This was the pattern that defined the students’ work on memory in our class. Even when their interests intersected, the paths they pursued in their inquiries seldom crossed. A case in point was the work of A., the neuroscience student, and J., the student from comparative literature. Both were interested in the affective side of memory. A. designed an eye-tracking experiment to measure degrees of affect generated by a set of memory cues, while J. discussed the affect of memory contained in the language and form of a poem about a slave ship massacre. Conceptually, A. and J. had a similar starting point – how particular memory cues evoke emotion – but methodologically, they were worlds apart. Here again, as in our experience with Daniel Schacter, the exchange between a humanities and a neuroscience perspective turned out to be a one-way street. J. saw A.’s eye-tracking method as a potential source of insight for textual analysis. Could it be used, she wondered, to gauge the effect of this poem about a slave ship massacre on different readers? Would white American and African-American readers, for example, register a different affective charge? A., on the other hand, saw no potential in J.’s close-reading method for his work. With its attention trained on the specificity, the particularity, of a given text – the aesthetic qualities that constitute it as literature – the very premise of close-reading contravened the basic rule of scientific evidence: that it should be replicable. If it isn’t replicable, it isn’t testable, and what isn’t testable can’t be considered evidence. It can register as opinion or hypothesis, but it has no evidentiary value as research.

Is this the state of things in the world of memory scholarship: we talk about interdisciplinarity, but play a discipline-based game? Collective memory presents a particularly compelling case for how and why dialogue across the humanities/natural sciences divide often turns into a one-way monologue. If, as Jan Assmann explains, the concept of collective memory is predicated on a shift of the “discourse concerning collective knowledge out of a biological framework into a cultural one” (Assmann 125, emphasis added), one might indeed wonder how it could be shifted back from a cultural framework into a biological one. What is more, what would be gained from doing so?

Activity list
**1)** According to the memory scholarship passage, what did A. design to measure degrees of affect generated by a set of memory cues?
**2)** Carry on the memory scholarship passage from its final sentence.
The records play no part in this work.

Available data

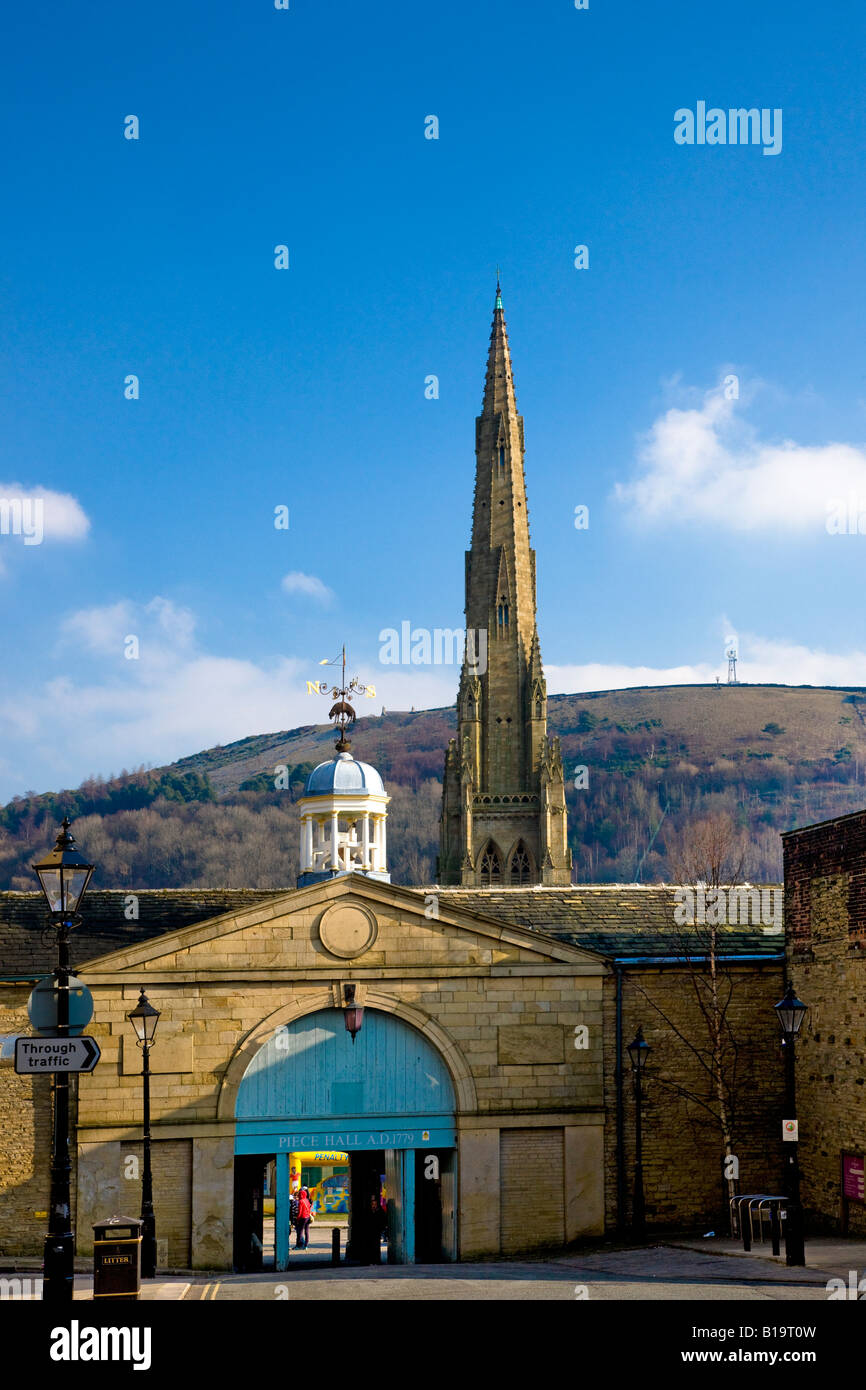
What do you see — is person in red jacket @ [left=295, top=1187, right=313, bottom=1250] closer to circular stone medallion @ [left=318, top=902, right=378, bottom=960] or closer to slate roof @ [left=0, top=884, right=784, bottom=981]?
slate roof @ [left=0, top=884, right=784, bottom=981]

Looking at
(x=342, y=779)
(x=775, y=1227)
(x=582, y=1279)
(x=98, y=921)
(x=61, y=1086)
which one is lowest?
(x=582, y=1279)

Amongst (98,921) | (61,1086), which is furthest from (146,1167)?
(61,1086)

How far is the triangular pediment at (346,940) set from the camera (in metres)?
28.7

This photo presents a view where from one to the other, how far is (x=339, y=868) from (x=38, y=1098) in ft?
30.0

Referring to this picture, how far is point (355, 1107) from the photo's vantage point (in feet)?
94.6

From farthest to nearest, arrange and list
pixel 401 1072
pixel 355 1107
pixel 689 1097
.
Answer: pixel 689 1097
pixel 401 1072
pixel 355 1107

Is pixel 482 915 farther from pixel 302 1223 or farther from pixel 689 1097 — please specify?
pixel 302 1223

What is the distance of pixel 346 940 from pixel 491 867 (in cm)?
6513

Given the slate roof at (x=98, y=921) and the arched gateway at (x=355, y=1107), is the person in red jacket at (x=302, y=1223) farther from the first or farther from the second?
the slate roof at (x=98, y=921)

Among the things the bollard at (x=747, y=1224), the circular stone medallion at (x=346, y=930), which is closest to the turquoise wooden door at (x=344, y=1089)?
the circular stone medallion at (x=346, y=930)

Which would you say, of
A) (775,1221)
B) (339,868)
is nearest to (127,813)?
(339,868)

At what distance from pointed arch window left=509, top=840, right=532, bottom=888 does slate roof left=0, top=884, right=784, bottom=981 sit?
195ft

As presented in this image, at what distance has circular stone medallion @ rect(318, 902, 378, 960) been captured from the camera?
95.8 ft

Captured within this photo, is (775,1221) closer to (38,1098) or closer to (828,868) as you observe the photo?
(828,868)
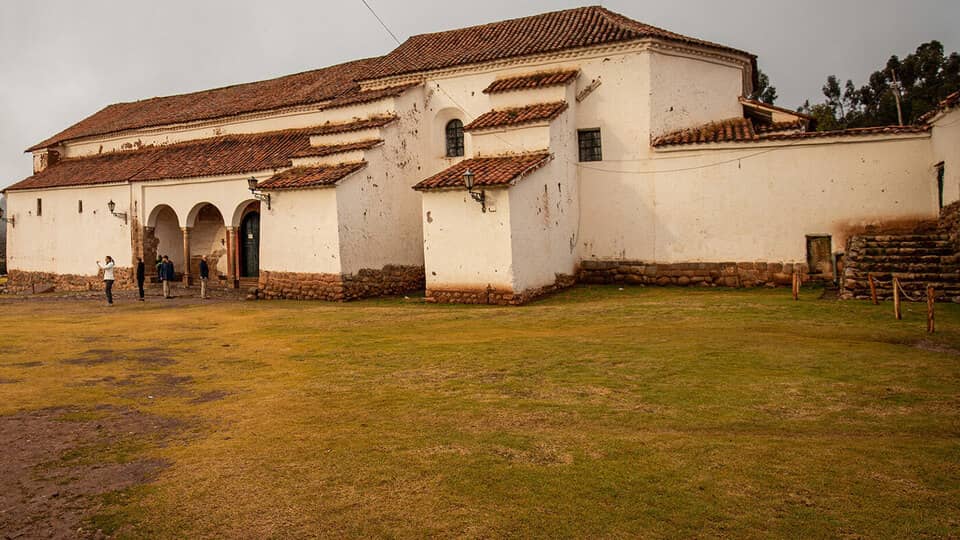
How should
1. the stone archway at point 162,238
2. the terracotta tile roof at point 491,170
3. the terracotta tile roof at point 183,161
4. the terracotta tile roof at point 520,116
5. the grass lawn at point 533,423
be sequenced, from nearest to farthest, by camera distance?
the grass lawn at point 533,423, the terracotta tile roof at point 491,170, the terracotta tile roof at point 520,116, the terracotta tile roof at point 183,161, the stone archway at point 162,238

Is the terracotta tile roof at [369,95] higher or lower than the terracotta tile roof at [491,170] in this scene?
higher

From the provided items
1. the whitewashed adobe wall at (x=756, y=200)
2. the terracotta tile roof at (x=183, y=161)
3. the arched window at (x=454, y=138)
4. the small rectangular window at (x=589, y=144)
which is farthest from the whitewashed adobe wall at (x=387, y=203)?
the whitewashed adobe wall at (x=756, y=200)

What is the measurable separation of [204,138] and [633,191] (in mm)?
18515

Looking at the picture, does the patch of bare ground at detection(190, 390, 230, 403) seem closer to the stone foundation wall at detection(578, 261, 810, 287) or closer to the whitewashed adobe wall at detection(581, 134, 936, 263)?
the stone foundation wall at detection(578, 261, 810, 287)

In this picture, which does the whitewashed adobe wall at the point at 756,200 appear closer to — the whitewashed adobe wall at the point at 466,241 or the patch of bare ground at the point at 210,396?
the whitewashed adobe wall at the point at 466,241

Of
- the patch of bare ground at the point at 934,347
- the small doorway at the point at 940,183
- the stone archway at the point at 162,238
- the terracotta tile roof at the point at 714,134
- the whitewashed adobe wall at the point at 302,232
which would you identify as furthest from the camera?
the stone archway at the point at 162,238

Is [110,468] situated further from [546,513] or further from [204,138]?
[204,138]

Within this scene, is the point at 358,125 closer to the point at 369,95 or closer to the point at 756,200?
the point at 369,95

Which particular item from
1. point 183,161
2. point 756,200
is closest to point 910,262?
point 756,200

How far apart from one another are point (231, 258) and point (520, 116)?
13.3 metres

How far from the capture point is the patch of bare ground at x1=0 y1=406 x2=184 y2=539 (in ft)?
16.6

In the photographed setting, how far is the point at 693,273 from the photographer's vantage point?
65.3 feet

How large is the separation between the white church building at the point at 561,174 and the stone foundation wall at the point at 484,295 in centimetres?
5

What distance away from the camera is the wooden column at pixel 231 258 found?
26.4 meters
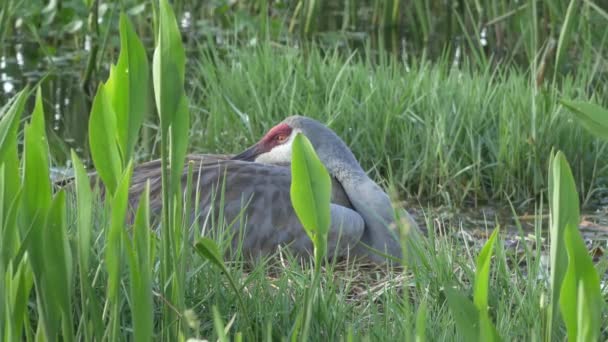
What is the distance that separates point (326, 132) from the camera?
14.2ft

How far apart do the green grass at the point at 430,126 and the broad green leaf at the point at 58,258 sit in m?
2.97

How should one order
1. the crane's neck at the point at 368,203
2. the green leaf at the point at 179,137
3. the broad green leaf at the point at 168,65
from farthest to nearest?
the crane's neck at the point at 368,203
the green leaf at the point at 179,137
the broad green leaf at the point at 168,65

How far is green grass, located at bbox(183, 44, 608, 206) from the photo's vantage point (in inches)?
195

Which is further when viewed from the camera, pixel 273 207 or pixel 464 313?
pixel 273 207

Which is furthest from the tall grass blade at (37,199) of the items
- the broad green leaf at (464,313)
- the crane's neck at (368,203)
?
the crane's neck at (368,203)

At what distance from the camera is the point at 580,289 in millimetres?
1612

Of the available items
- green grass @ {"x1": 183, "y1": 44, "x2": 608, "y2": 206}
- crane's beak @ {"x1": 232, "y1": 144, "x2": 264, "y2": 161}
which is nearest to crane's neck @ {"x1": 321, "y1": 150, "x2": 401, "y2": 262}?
crane's beak @ {"x1": 232, "y1": 144, "x2": 264, "y2": 161}

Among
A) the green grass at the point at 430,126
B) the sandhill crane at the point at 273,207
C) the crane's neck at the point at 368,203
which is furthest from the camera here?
the green grass at the point at 430,126

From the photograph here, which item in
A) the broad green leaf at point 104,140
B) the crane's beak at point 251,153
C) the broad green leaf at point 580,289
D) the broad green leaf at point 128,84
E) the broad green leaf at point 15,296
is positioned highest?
the broad green leaf at point 128,84

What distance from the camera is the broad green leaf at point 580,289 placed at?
5.37ft

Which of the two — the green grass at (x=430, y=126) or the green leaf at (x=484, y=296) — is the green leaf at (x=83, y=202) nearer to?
the green leaf at (x=484, y=296)

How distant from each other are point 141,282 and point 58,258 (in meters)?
0.13

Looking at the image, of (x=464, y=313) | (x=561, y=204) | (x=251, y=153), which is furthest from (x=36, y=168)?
(x=251, y=153)

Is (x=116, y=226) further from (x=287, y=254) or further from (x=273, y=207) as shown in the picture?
(x=273, y=207)
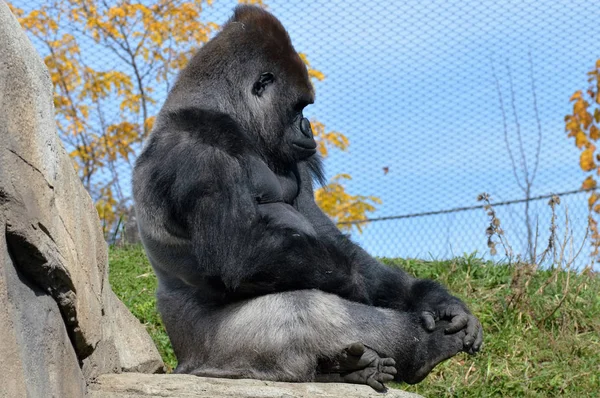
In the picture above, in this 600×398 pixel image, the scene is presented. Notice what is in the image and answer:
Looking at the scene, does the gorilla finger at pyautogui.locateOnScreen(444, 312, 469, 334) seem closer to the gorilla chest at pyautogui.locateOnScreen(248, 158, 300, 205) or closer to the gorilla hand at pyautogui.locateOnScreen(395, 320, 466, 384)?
the gorilla hand at pyautogui.locateOnScreen(395, 320, 466, 384)

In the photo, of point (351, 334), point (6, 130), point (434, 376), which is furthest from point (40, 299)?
point (434, 376)

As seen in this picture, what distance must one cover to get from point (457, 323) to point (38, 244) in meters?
1.81

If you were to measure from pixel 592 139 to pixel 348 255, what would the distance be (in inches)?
304

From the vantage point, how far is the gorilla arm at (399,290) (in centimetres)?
353

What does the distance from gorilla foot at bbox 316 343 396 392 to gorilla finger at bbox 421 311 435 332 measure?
264 millimetres

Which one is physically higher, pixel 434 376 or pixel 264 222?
pixel 264 222

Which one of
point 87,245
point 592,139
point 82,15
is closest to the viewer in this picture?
point 87,245

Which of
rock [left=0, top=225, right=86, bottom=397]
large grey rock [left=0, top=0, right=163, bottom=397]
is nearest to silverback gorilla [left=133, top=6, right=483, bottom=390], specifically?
large grey rock [left=0, top=0, right=163, bottom=397]

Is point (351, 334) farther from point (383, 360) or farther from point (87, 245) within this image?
point (87, 245)

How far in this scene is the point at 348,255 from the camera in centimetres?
361

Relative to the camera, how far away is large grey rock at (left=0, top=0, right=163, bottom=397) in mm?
2352

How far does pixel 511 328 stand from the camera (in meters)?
5.30

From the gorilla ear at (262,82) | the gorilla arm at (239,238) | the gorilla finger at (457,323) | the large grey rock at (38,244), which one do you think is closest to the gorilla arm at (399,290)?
the gorilla finger at (457,323)

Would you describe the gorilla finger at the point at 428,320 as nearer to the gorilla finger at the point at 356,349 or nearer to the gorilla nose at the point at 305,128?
the gorilla finger at the point at 356,349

Task-by-task results
**1)** An eye-tracking experiment.

**2)**
What would be gained from shifting from one disciplinary discourse to another one – from the biological to the cultural, from the cultural to the biological – is an open question in the field of Memory Studies. Even the question doesn’t seem to be all that pressing, as a cursory look at the state of inquiry in the field might suggest. Two recent publications can serve as provisional benchmarks. Representing cognitive neuroscience is the 2014 “Classic Edition” of Alan Baddeley’s authoritative survey of the Essentials of Human Memory. Although it was first written in the early 1980s and new research in the field continues, Baddeley contends that “in its broad theoretical basis … the psychology of memory has reached a point of some stability,” a point of stability that his book represents (viii). “The essentials,” he concludes his preface, “are still essential” (xi). They don’t include any mention of collective memory. Representing the humanities and qualitative social science side of the inquiry is The Collective Memory Reader, the 2011 volume edited by Jeffrey Olick, Vered Vinitzky-Seroussi, and Daniel Levy. Philosophy, sociology, history, and anthropology are well-represented in this sweeping survey, but cognitive psychology and neuroscience are notable for their absence. Short excerpts by Lev Vygotsky and Frederic Bartlett are the sole exceptions.

The inaugural conference of the not-yet-even-officially-founded international Memory Studies Association in Amsterdam early December of last year (3-5 December 2016) confirmed this impression that the dialogue was still field-specific. The natural sciences, in particular, were missing. Since the express purpose of the conference was to assess and “debate where the study of memory is headed,” as the preamble to the conference program noted, this absence was particularly telling (Siep and Wüstenberg). Instead of the “inclusive network where scholars and practitioners … of different regions and approaches can meet, exchange ideas and feel equally at home,” as the conference organizers had envisioned it, the conference brought people from the social sciences and the humanities together to compare notes and exchange ideas, but people from the sciences obviously didn’t “feel equally at home.” Of the ninety-seven presenters listed in the program, only two came from the field of psychology.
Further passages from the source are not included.